Seasonally adjusted measurement of output was down 1.3% in the eurozone and 1.7% in the EU compared to one year earlier, the European Union data agency said. Ben May, European economist at Capital Economics, said that with business surveys still pointing to further falls in production, it was unlikely that the industrial sector was on the cusp of a sustained recovery.
Combined with recent data out of the region, Mr May said there was a "strong chance" that GDP fell again in Europe in the first quarter of the year.
Annalisa Piazza from Newedge Strategy, said the worse-than-expected fall was not a "major" surprise, as industrial activity was pushed down by a sharp decline in capital goods and durable consumer goods production in January - the sectors that suffer the most from a declining business cycle.

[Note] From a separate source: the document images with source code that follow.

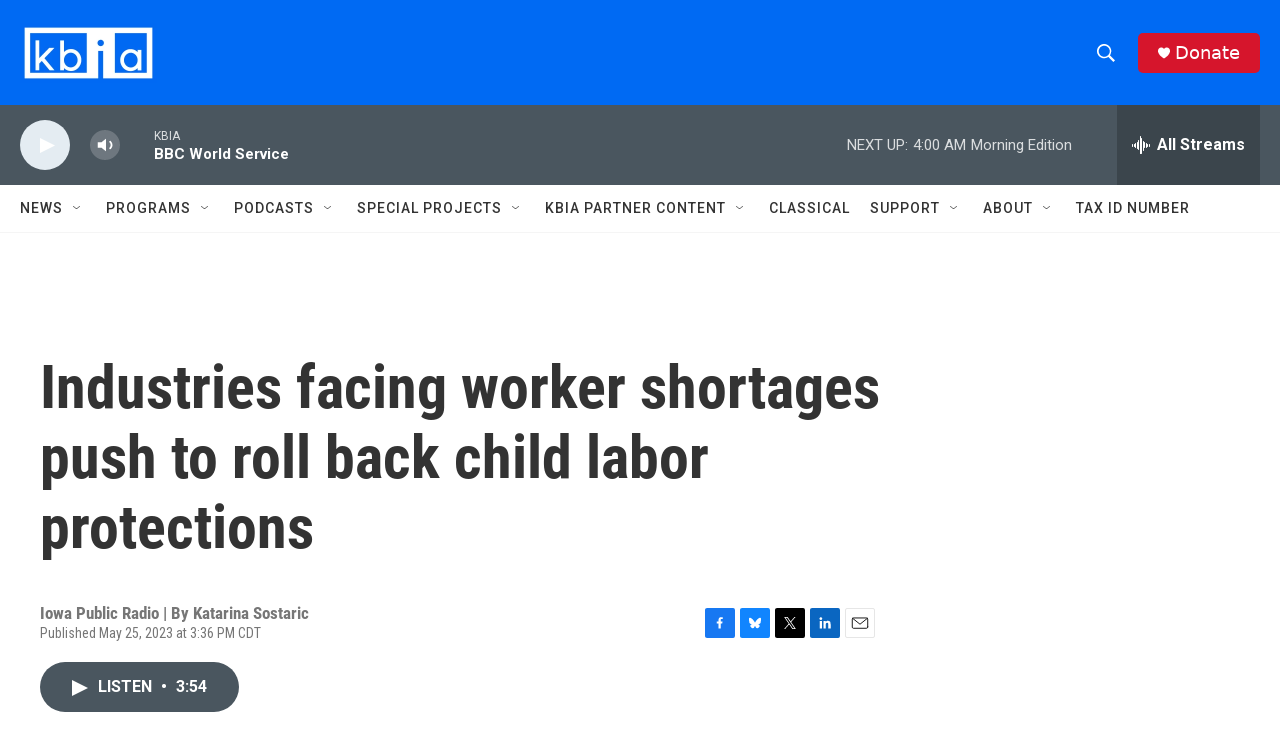

--- FILE ---
content_type: text/html; charset=utf-8
request_url: https://www.google.com/recaptcha/api2/aframe
body_size: 268
content:
<!DOCTYPE HTML><html><head><meta http-equiv="content-type" content="text/html; charset=UTF-8"></head><body><script nonce="Z71xdnDuLQ2BBr_cCFFy0Q">/** Anti-fraud and anti-abuse applications only. See google.com/recaptcha */ try{var clients={'sodar':'https://pagead2.googlesyndication.com/pagead/sodar?'};window.addEventListener("message",function(a){try{if(a.source===window.parent){var b=JSON.parse(a.data);var c=clients[b['id']];if(c){var d=document.createElement('img');d.src=c+b['params']+'&rc='+(localStorage.getItem("rc::a")?sessionStorage.getItem("rc::b"):"");window.document.body.appendChild(d);sessionStorage.setItem("rc::e",parseInt(sessionStorage.getItem("rc::e")||0)+1);localStorage.setItem("rc::h",'1768546795152');}}}catch(b){}});window.parent.postMessage("_grecaptcha_ready", "*");}catch(b){}</script></body></html>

"Part of the decline in the aforementioned sectors might be corrected in the coming months but we rule out any sharp acceleration anytime soon," she said.
She added that there were "no prospects of a solid underlying improvement in the business cycle" expected in the near term.The disappointing figures come a week after Eurostat confirmed its estimate that GDP fell 0.6pc in the fourth quarter.
Euro fall in the final three months of 2012 is the biggest quarter-on-quarter fall in a year of contraction.
The worse-than-expected decline - the deepest since the first quarter of 2009 - was driven by GDP slumps in the bloc's major economies, including a shock 0.6pc contraction in Germany and a 0.3pc fall in French output in the fourth quarter.